(Editor’s note: This is the third of a three-part series featuring art and antiques of the Eastern Shore. DeeDee Wood is the owner of Black Cat Curiosities, an online antiques research and sales venue.)

According to lore, whoever finds the Christmas pickle hidden in the tree would receive an extra present, and would have good fortune throughout the year. (Photo courtesy DeeDee Wood)

Christmas tree ornaments always bring back a bit of nostalgia and Christmas memories when they are brought out from storage each year.
Tree ornaments for this season have a long history, and some of the materials used and manufacturing processes are quite interesting, thus putting them into the category of unusual historic Christmas tree ornaments in the antique market.
Many of the early Christmas tree ornaments that are antiques today came from Germany.
“Dresdens” were three-dimensional cardboard creations, using damp cardboard to mold and press forms into shapes.
These shapes were later assembled, embossed, painted, and added onto to create the desired effect.
Popular themes were animals, Christmas themes, musical instruments and nature-themed ideas.
The name comes from the Dresen-Leipzig area in Germany in which they were manufactured, from a time period of around 1880 to World War II.
Cardboard degrades over time, so there aren’t many Dresdens left in the world. This makes them highly collectible.
Cotton batting Victorian ornaments are also highly collectible, and also have origins in Germany.
Cotton batting was taken and hand-molded around wired forms, spinning tight so they could be painted and decorated.
Popular themes included fruits and vegetables, cherubs and an early version of Santa Clause.
Early Victorian Christmas trees of the late 19th century would be adorned with hanging cotton fruits, such as delicately painted blushed pears, apples and grape clusters.

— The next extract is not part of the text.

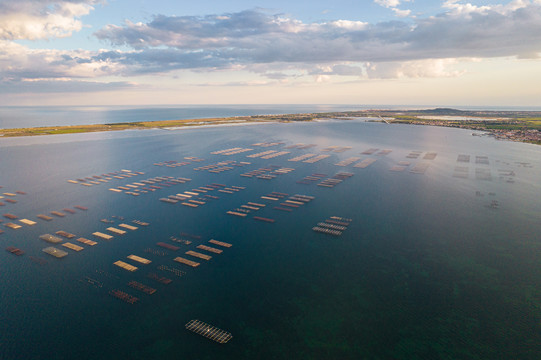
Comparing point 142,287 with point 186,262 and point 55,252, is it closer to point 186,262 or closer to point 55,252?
point 186,262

In later years of manufacturing in Europe, cotton was put on a lathe and molds were tightly spun into a variety of shapes.
It was thought that cotton creations were also more child-friendly, as children could touch and play with this ornament without causing harm.

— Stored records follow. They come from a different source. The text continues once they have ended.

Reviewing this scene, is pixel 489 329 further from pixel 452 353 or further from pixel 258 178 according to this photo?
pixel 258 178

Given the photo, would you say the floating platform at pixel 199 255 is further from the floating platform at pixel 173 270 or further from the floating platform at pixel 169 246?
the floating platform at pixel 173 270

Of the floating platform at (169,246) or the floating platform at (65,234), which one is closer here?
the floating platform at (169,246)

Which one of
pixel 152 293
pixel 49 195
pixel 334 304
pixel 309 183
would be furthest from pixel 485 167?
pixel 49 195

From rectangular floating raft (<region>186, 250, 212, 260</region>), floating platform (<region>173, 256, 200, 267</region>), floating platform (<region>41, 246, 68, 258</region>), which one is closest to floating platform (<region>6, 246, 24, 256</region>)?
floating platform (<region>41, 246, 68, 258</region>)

These antique ornaments are very valuable, and original ones are hard to find.
Indented antique Christmas ornaments were decorations created in times when candles were used on Christmas trees instead of electric lights.
They had a faceted indention in the middle of the glass ornament, designed to reflect the light and refract and display sparkle and illumination on the tree.
The indention was usually one-sided, so the ornament had to be displayed with the faceted area facing the candles on the tree.
These were also mainly manufactured in Europe in the 1800s, and later they had a mid-century come back, as people longed for more nostalgic Christmas ideas.
Both versions still sell well today.
Unsilvered Christmas ornaments were matte ornaments made during war time rationing in the 1940s.
Metal, in any form, was needed for the tides of war, so manufacturers had to get creative.
They would create paint-like effects on the outside of glass bulbs, often causing a matte effect (there wasn’t enough metal available at the time to coat the inside, which was the traditional method), and the hangers had to be paper, not metal.
These unique ornaments are not sought for beauty, but, rather, for their time period in history.
They are sold for profitable returns in the antique market.
Last but not least in our journey through unusual antique Christmas tree ornaments would be the Christmas pickle.
An ornament, shaped like a pickle, is hidden somewhere on the tree.
The finder of the pickle on Christmas morning would receive an extra present from Santa, and would have good fortune throughout the year.
The origins of this story are unknown and undocumented.
Some say it is rooted in some truth from old folktale legends of the Victorian era, when pickles were placed in barrels and cured. Some point to a Civil War legend involving an officer being given a pickle to prevent starvation in a prison camp, and others saying the pickle is a European custom of good luck, as it is the symbol of a preservation of food, and not going without stored pantries.
Whatever the origin, it certainly is an interesting tradition that began in the late 18th century and continues to this day.
Christmas trees constantly evolve, have additions, subtractions and remakes each year.
Many people do not stop to think or consider the contents and processes used to create antique ornaments.
The unique creations of a by-gone era and the nostalgia and excitement created by these unusual antiques fuels interest, historical research and appreciation of an important, explorative era in manufacturing.